**TEXTAUSZUG:**
Nicht nur positive Veränderungen
In den vergangenen 23 Jahren hatte Fritz Krähenbühl 47 Gemeindeversammlungen und über 500 Gemeinderatssitzungen protokolliert und in seiner Amtszeit mit zwei Gemeindepräsidentinnen und einem Gemeinde-
präsidenten sowie 18 Gemeinderätinnen und -räten zusammengearbeitet. Herausforderungen und Veränderungen hat er sich immer gerne gestellt. Die grösste Herausforderung stellte dabei wohl die Rechnungslegungsumstellung auf das System HRM2. Doch auch im Kleinen hatte sich in all den Jahren einiges verändert.
So konnte die Bevölkerung, um einen Pass oder eine Identitätskarte zu beantragen, nicht mehr wie bis anhin auf die Gemeindeverwaltungen gehen, sondern mussten zu definierten Ausweiszentren fahren. Die Tageskarten für den öffentlichen Verkehr, welche jahrelang an die Bevölkerung vergünstigt abgegeben wurden, gibt es in Walterswil unterdessen auch nicht mehr. Als der hauseigene EDV-Server in die Jahre kam, wurden die Daten auf einem externen Server gespeichert. «Von da an war man immer aufs Internet angewiesen, was jedoch in Walterswil lange nicht besonders gut war», gibt Fritz Krähenbühl zu bedenken. Zudem hielt die Digitalisierung immer mehr Einzug. «Vermehrt kommunizierten wir per E-Mail, was aber leider nicht immer in allen Fällen funktionierte. Man kann auch heute nie sicher sein, ob die Mails beim Empfänger ankommen, auch die Lesebestätigung nützt dabei meist nicht viel, da man dabei oft auf Nein anstatt auf Ja klickt.» Fritz Krähenbühl hatte zwar nie etwas dagegen, mit der Zeit zu gehen, zeigt damit aber auch auf, dass jede Änderung und jeder Fortschritt mit gewissen Problemen einhergehen können.

**AUFGABENSTELLUNG:**
Geben Sie einen Teil des Textauszugs wortgetreu wieder: Beginnen Sie bei der Stelle mit „Nicht nur positive“ und hören Sie nach „Jahren einiges verändert.“ auf. Maßgeblich ist allein der Textauszug.

**DATENSÄTZE:**
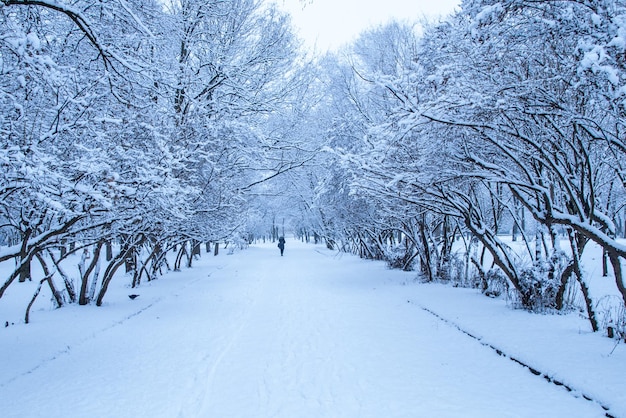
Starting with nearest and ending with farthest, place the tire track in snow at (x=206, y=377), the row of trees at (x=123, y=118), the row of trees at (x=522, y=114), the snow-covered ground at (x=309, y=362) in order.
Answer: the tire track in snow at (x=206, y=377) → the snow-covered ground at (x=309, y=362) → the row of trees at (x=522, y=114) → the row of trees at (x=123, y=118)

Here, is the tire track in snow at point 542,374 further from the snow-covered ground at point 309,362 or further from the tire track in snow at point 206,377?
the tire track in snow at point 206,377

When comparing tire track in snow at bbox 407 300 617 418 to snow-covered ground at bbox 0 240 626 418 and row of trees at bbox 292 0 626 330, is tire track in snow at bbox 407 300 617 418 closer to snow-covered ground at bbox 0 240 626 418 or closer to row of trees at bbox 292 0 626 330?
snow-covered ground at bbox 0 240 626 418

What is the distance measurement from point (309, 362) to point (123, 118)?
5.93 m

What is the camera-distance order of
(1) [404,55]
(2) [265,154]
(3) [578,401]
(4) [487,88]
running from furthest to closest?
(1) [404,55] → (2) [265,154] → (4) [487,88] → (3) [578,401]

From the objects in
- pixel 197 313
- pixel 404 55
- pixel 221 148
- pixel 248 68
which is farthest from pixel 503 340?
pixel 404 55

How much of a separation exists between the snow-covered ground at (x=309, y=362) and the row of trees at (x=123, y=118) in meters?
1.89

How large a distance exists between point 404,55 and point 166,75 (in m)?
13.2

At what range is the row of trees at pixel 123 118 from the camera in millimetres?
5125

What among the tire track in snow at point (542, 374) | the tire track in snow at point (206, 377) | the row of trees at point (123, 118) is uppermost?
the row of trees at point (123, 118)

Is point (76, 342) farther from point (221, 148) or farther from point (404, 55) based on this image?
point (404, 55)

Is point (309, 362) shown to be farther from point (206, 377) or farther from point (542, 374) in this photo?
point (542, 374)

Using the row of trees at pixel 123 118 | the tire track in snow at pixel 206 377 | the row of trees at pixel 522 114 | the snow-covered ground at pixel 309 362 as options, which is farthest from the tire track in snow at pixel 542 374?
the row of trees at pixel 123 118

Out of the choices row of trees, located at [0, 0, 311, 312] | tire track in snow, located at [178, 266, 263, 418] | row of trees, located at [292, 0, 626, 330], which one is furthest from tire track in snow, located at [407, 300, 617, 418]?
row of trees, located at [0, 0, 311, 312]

==

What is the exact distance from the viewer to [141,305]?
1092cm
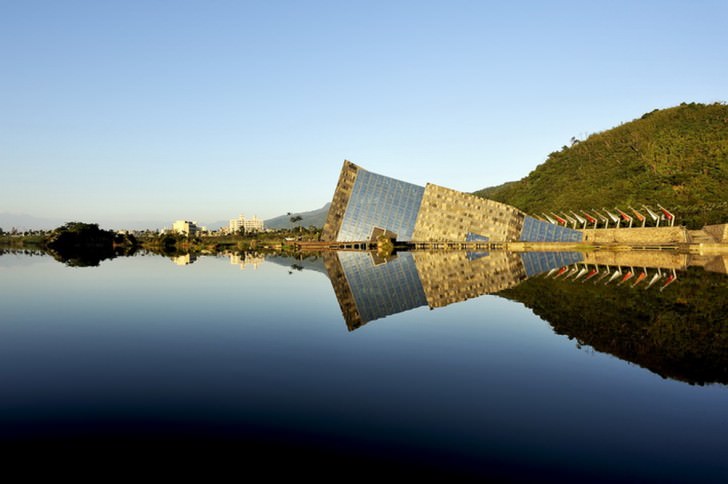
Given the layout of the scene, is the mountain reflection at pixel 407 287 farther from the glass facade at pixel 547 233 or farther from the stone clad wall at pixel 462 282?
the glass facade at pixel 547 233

* * *

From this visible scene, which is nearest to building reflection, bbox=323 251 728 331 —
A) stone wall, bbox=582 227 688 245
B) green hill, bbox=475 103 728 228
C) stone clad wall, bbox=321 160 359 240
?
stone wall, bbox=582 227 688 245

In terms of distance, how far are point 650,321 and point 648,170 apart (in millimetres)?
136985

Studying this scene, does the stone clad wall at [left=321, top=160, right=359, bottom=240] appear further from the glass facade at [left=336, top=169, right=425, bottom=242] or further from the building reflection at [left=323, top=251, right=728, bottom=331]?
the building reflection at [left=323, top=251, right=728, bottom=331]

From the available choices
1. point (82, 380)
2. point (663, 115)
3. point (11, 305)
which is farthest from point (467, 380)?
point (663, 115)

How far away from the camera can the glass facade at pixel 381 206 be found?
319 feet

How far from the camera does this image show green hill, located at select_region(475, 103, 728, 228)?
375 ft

**ANTWORT:**
Nicht nur positive Veränderungen
In den vergangenen 23 Jahren hatte Fritz Krähenbühl 47 Gemeindeversammlungen und über 500 Gemeinderatssitzungen protokolliert und in seiner Amtszeit mit zwei Gemeindepräsidentinnen und einem Gemeinde-
präsidenten sowie 18 Gemeinderätinnen und -räten zusammengearbeitet. Herausforderungen und Veränderungen hat er sich immer gerne gestellt. Die grösste Herausforderung stellte dabei wohl die Rechnungslegungsumstellung auf das System HRM2. Doch auch im Kleinen hatte sich in all den Jahren einiges verändert.